Users wanted analysing and reporting to be less convoluted at a base level, and they wanted the ability to ask more granular questions of their citizens when necessary.
Citizens were apprehensive about the length of the signup forms. They commonly stated that they felt like they were giving away too much and getting too little.
Citizens mistrusted forms/organisations that seemed to ask too many focused questions during onboarding. They reported ‘not being sure’ as to why all the data was needed for the task they wanted to complete.
Problem definition
The initial implementation of citizen onboarding was designed too broadly. The decision to enable and expect the user to define their own signup questions and their formatting whilst not providing any education on the topic nor another avenue to collect data points of a different type has led to the convolution of the signup form as well as the filtering when analysing and reporting. This heightens the learning curve for users whilst creating too many variances from user group to user group for the Customer Support Team to manage.

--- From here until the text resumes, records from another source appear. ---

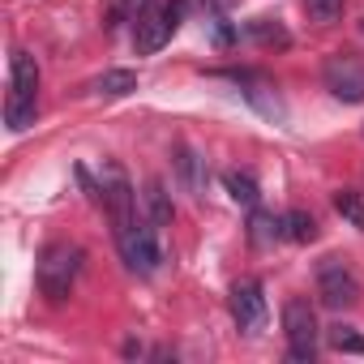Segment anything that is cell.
I'll list each match as a JSON object with an SVG mask.
<instances>
[{
	"label": "cell",
	"instance_id": "cell-14",
	"mask_svg": "<svg viewBox=\"0 0 364 364\" xmlns=\"http://www.w3.org/2000/svg\"><path fill=\"white\" fill-rule=\"evenodd\" d=\"M146 210H150V223H154V228H167V223H171L176 206H171V198H167V189H163V180H150V185H146Z\"/></svg>",
	"mask_w": 364,
	"mask_h": 364
},
{
	"label": "cell",
	"instance_id": "cell-7",
	"mask_svg": "<svg viewBox=\"0 0 364 364\" xmlns=\"http://www.w3.org/2000/svg\"><path fill=\"white\" fill-rule=\"evenodd\" d=\"M321 82L338 103H364V60L355 52H334L321 65Z\"/></svg>",
	"mask_w": 364,
	"mask_h": 364
},
{
	"label": "cell",
	"instance_id": "cell-2",
	"mask_svg": "<svg viewBox=\"0 0 364 364\" xmlns=\"http://www.w3.org/2000/svg\"><path fill=\"white\" fill-rule=\"evenodd\" d=\"M86 253L77 245H48L39 257V291L48 296V304H65L77 274H82Z\"/></svg>",
	"mask_w": 364,
	"mask_h": 364
},
{
	"label": "cell",
	"instance_id": "cell-18",
	"mask_svg": "<svg viewBox=\"0 0 364 364\" xmlns=\"http://www.w3.org/2000/svg\"><path fill=\"white\" fill-rule=\"evenodd\" d=\"M334 210H338L351 228L364 232V206H360V193H355V189H338V193H334Z\"/></svg>",
	"mask_w": 364,
	"mask_h": 364
},
{
	"label": "cell",
	"instance_id": "cell-20",
	"mask_svg": "<svg viewBox=\"0 0 364 364\" xmlns=\"http://www.w3.org/2000/svg\"><path fill=\"white\" fill-rule=\"evenodd\" d=\"M146 9V0H112V9H107V31L124 26V22H137V14Z\"/></svg>",
	"mask_w": 364,
	"mask_h": 364
},
{
	"label": "cell",
	"instance_id": "cell-8",
	"mask_svg": "<svg viewBox=\"0 0 364 364\" xmlns=\"http://www.w3.org/2000/svg\"><path fill=\"white\" fill-rule=\"evenodd\" d=\"M228 309H232V321L245 334H253L266 321V291H262V283L257 279H236L232 291H228Z\"/></svg>",
	"mask_w": 364,
	"mask_h": 364
},
{
	"label": "cell",
	"instance_id": "cell-17",
	"mask_svg": "<svg viewBox=\"0 0 364 364\" xmlns=\"http://www.w3.org/2000/svg\"><path fill=\"white\" fill-rule=\"evenodd\" d=\"M326 338H330V347L343 351V355H364V334H355L351 326H330Z\"/></svg>",
	"mask_w": 364,
	"mask_h": 364
},
{
	"label": "cell",
	"instance_id": "cell-13",
	"mask_svg": "<svg viewBox=\"0 0 364 364\" xmlns=\"http://www.w3.org/2000/svg\"><path fill=\"white\" fill-rule=\"evenodd\" d=\"M223 189L232 193V202H240V206H257V198H262V189H257V180L249 176V171H223Z\"/></svg>",
	"mask_w": 364,
	"mask_h": 364
},
{
	"label": "cell",
	"instance_id": "cell-6",
	"mask_svg": "<svg viewBox=\"0 0 364 364\" xmlns=\"http://www.w3.org/2000/svg\"><path fill=\"white\" fill-rule=\"evenodd\" d=\"M317 296H321L326 309H351V304H360L364 287H360V279H355V270L347 262L326 257L317 266Z\"/></svg>",
	"mask_w": 364,
	"mask_h": 364
},
{
	"label": "cell",
	"instance_id": "cell-19",
	"mask_svg": "<svg viewBox=\"0 0 364 364\" xmlns=\"http://www.w3.org/2000/svg\"><path fill=\"white\" fill-rule=\"evenodd\" d=\"M249 35L257 39V43H266V48H287V31L274 22L270 26V18H257V22H249Z\"/></svg>",
	"mask_w": 364,
	"mask_h": 364
},
{
	"label": "cell",
	"instance_id": "cell-3",
	"mask_svg": "<svg viewBox=\"0 0 364 364\" xmlns=\"http://www.w3.org/2000/svg\"><path fill=\"white\" fill-rule=\"evenodd\" d=\"M180 18H185V0H171V5H159V0H146V9L137 14L133 22V48L141 56H154L180 26Z\"/></svg>",
	"mask_w": 364,
	"mask_h": 364
},
{
	"label": "cell",
	"instance_id": "cell-9",
	"mask_svg": "<svg viewBox=\"0 0 364 364\" xmlns=\"http://www.w3.org/2000/svg\"><path fill=\"white\" fill-rule=\"evenodd\" d=\"M99 193H103V206H107V215H112L116 228H124V223L137 219V193H133L129 176H124L120 167H103V185H99Z\"/></svg>",
	"mask_w": 364,
	"mask_h": 364
},
{
	"label": "cell",
	"instance_id": "cell-1",
	"mask_svg": "<svg viewBox=\"0 0 364 364\" xmlns=\"http://www.w3.org/2000/svg\"><path fill=\"white\" fill-rule=\"evenodd\" d=\"M39 116V65L31 52H14L9 60V99H5V124L14 133H26Z\"/></svg>",
	"mask_w": 364,
	"mask_h": 364
},
{
	"label": "cell",
	"instance_id": "cell-5",
	"mask_svg": "<svg viewBox=\"0 0 364 364\" xmlns=\"http://www.w3.org/2000/svg\"><path fill=\"white\" fill-rule=\"evenodd\" d=\"M283 334H287V355L296 360V364H313L317 360V338H321V330H317V313H313V304L309 300H287L283 304Z\"/></svg>",
	"mask_w": 364,
	"mask_h": 364
},
{
	"label": "cell",
	"instance_id": "cell-4",
	"mask_svg": "<svg viewBox=\"0 0 364 364\" xmlns=\"http://www.w3.org/2000/svg\"><path fill=\"white\" fill-rule=\"evenodd\" d=\"M116 245H120V257H124V266L133 270V274H159V266H163V245H159V236H154V223H141V219H133V223H124V228H116Z\"/></svg>",
	"mask_w": 364,
	"mask_h": 364
},
{
	"label": "cell",
	"instance_id": "cell-10",
	"mask_svg": "<svg viewBox=\"0 0 364 364\" xmlns=\"http://www.w3.org/2000/svg\"><path fill=\"white\" fill-rule=\"evenodd\" d=\"M287 236V223L279 219V215H270V210H253V219H249V240L257 245V249H270V245H279Z\"/></svg>",
	"mask_w": 364,
	"mask_h": 364
},
{
	"label": "cell",
	"instance_id": "cell-12",
	"mask_svg": "<svg viewBox=\"0 0 364 364\" xmlns=\"http://www.w3.org/2000/svg\"><path fill=\"white\" fill-rule=\"evenodd\" d=\"M176 171H180V180H185V189L189 193H202L206 189V159L198 154V150H180V159H176Z\"/></svg>",
	"mask_w": 364,
	"mask_h": 364
},
{
	"label": "cell",
	"instance_id": "cell-16",
	"mask_svg": "<svg viewBox=\"0 0 364 364\" xmlns=\"http://www.w3.org/2000/svg\"><path fill=\"white\" fill-rule=\"evenodd\" d=\"M343 9H347V0H304V14L317 26H334L343 18Z\"/></svg>",
	"mask_w": 364,
	"mask_h": 364
},
{
	"label": "cell",
	"instance_id": "cell-11",
	"mask_svg": "<svg viewBox=\"0 0 364 364\" xmlns=\"http://www.w3.org/2000/svg\"><path fill=\"white\" fill-rule=\"evenodd\" d=\"M95 95H103V99H124V95H133L137 90V73L133 69H107L103 77H95V86H90Z\"/></svg>",
	"mask_w": 364,
	"mask_h": 364
},
{
	"label": "cell",
	"instance_id": "cell-21",
	"mask_svg": "<svg viewBox=\"0 0 364 364\" xmlns=\"http://www.w3.org/2000/svg\"><path fill=\"white\" fill-rule=\"evenodd\" d=\"M206 5H215V9H228V5H232V0H206Z\"/></svg>",
	"mask_w": 364,
	"mask_h": 364
},
{
	"label": "cell",
	"instance_id": "cell-15",
	"mask_svg": "<svg viewBox=\"0 0 364 364\" xmlns=\"http://www.w3.org/2000/svg\"><path fill=\"white\" fill-rule=\"evenodd\" d=\"M283 223H287V240H296V245H313L317 240V219L313 215L291 210V215H283Z\"/></svg>",
	"mask_w": 364,
	"mask_h": 364
}]
</instances>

This ultimately leads to shallow insights, leading to poorer governance decisions and, eventually, market share loss.
Solution
Signup form
Implement the set of core demographic questions as static questions with specific formatting for the users region.
This will:
Shorten the signup flow
It will give all users a consistent database of core demographic data points against which to analyse.
Relieve customer support.
Improve citizen engagement
Include informative, educational content for the citizen at the time of signing up to educate them on the benefits of providing your demographic details.
Reporting
Redesign the analysis and reporting filtering to allow for two sets of data points (core demographics & engagement specific) to be used to gain further insights into your engagements.
Engagement specific data
Provide functionality for users to be able to collect engagement specific citizen data points from a more apt juncture in the customer journey.
Considerations
Progressive rollout
To achieve the solution in its entirety, a new database needs to be developed, which will take time. To progress efficiently, the engagement-specific data section was rolled out in stages.
Stage 1
Separate the core demographic questions from the engagement-specific questions within the signup form settings and the reporting filtering options. Allow functionality to show/hide these question types as they may be legacy in nature, but deleting them will break legacy reports that may still need to be referenced.
State 2
Begin a new project to examine the best way to implement engagement-specific questions at the tool level.
Design system
New designs must adhere to the new Design System, and any new patterns, etc., need to be developed, approved, and added to the component library before the project is finalised.
Future work
Implement engagement specific questions at a tool level.
Goals
Reduce support calls regarding the sign-up form and reporting by 33% over 6 months from completion.
Decrease Citizen abandonment of the Signup form by 25% over 6 months from completion.
Increase use of reporting by 12.5% over 6 months from completion.
Design/Testing
Prototype - Lofi
User testing
Signup form page (user)
Reporting/Analysis filtering (user)
Signup form (citizen)
I performed two sets of user tests against all prototypes.
Users—I tested the user prototypes against 10 active users. The design passed, though there was still a little confusion regarding the placement and use of the engagement-specific questions at Stage 1. This was to be expected, as the IA at this stage isn’t optimal or intuitive.
Citizens - I tested the prototype against 5 active users.
Component design
The Citizen sign-up form had to be resigned to match the new Design Systems pattern of ‘Progressive Disclosure”.
Prototype - Hifi
Signup form page (user)
Reporting/Analysis filtering (user)
Signup form (citizen)
Planning, Documentation & Hand-off
I worked collaboratively with the Product and Development teams to document and hand off the designs to the developers to be broken up into workable sprints.